=== TASK GOAL ===
An exact copy of all the data, minus the images, is required.

=== RAW DATA ===

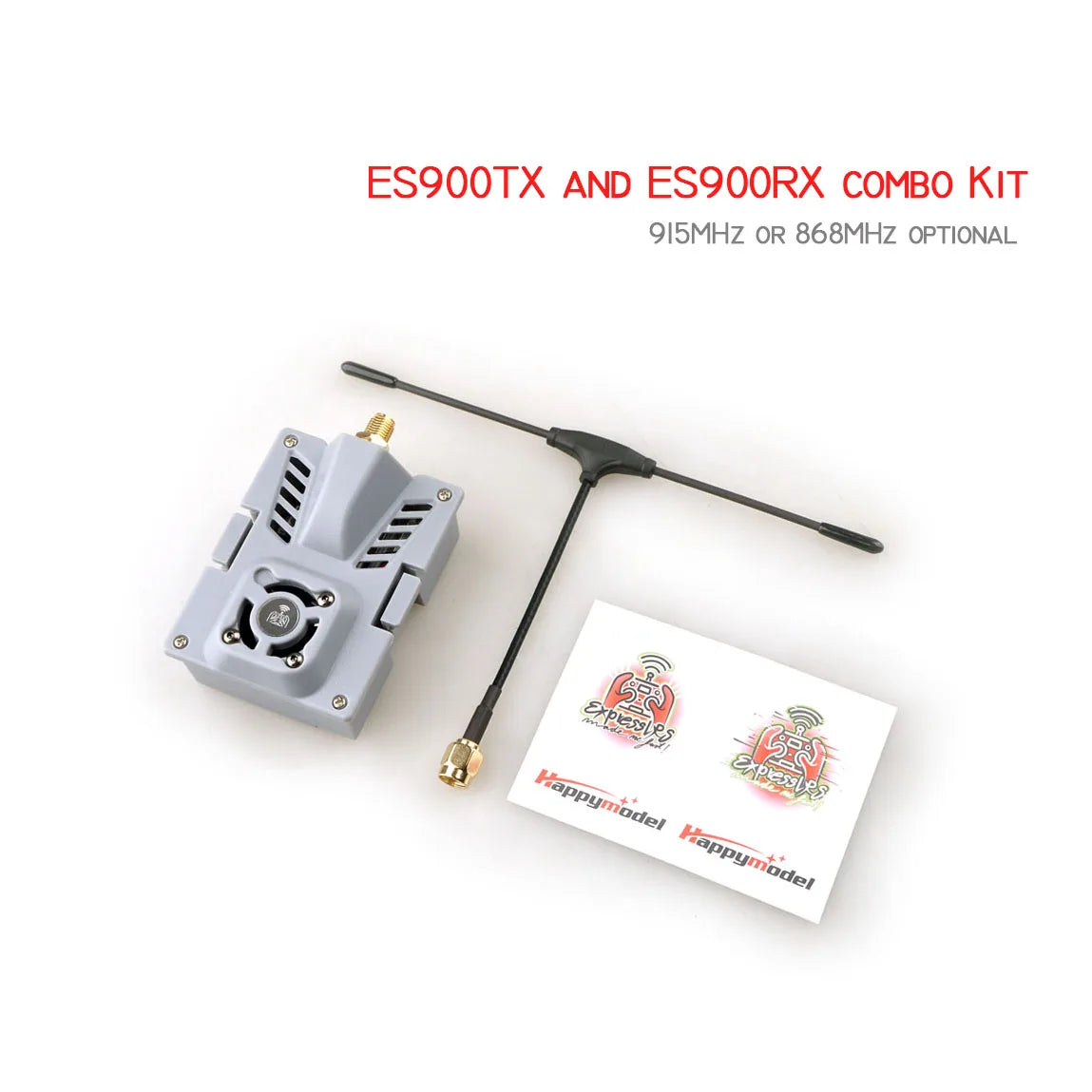 Happymodel ELRS Micro ES900RX（Receiver）ES900TX（Module）Combo Kit 915MHz ExpressLRS Firmware Module For RC FPV Drone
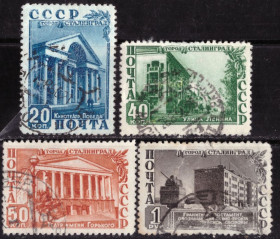 СРСР - СССР - ^/--/^ СССР. Восстановление Сталинграда  (серия) 1950 г. ^_^^^ СРСР. Відновлення Сталінграда (серія) 1950 - фото фото фото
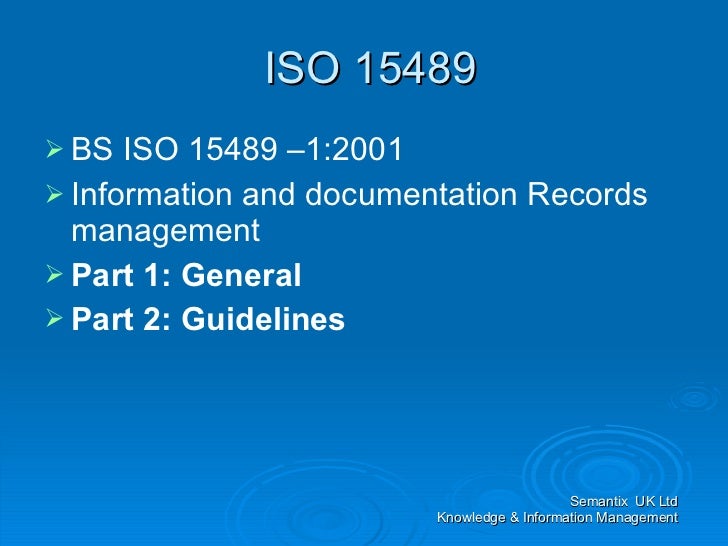 General International Standard Archival Description 2nd Edition General International Standard Archival Description 2nd Edition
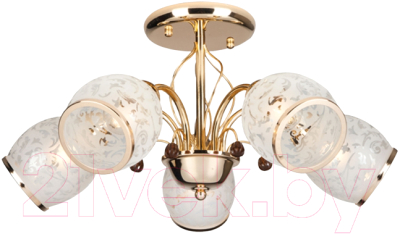 Люстра Евросвет Gabriella 30026/5 (золото) - фото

=== OUTPUT FOR THIS EXERCISE ===
 Happymodel ELRS Micro ES900RX（Receiver）ES900TX（Module）Combo Kit 915MHz ExpressLRS Firmware Module For RC FPV Drone
 СРСР - СССР - ^/--/^ СССР. Восстановление Сталинграда  (серия) 1950 г. ^_^^^ СРСР. Відновлення Сталінграда (серія) 1950 - фото фото фото
 General International Standard Archival Description 2nd Edition General International Standard Archival Description 2nd Edition
 Люстра Евросвет Gabriella 30026/5 (золото) - фото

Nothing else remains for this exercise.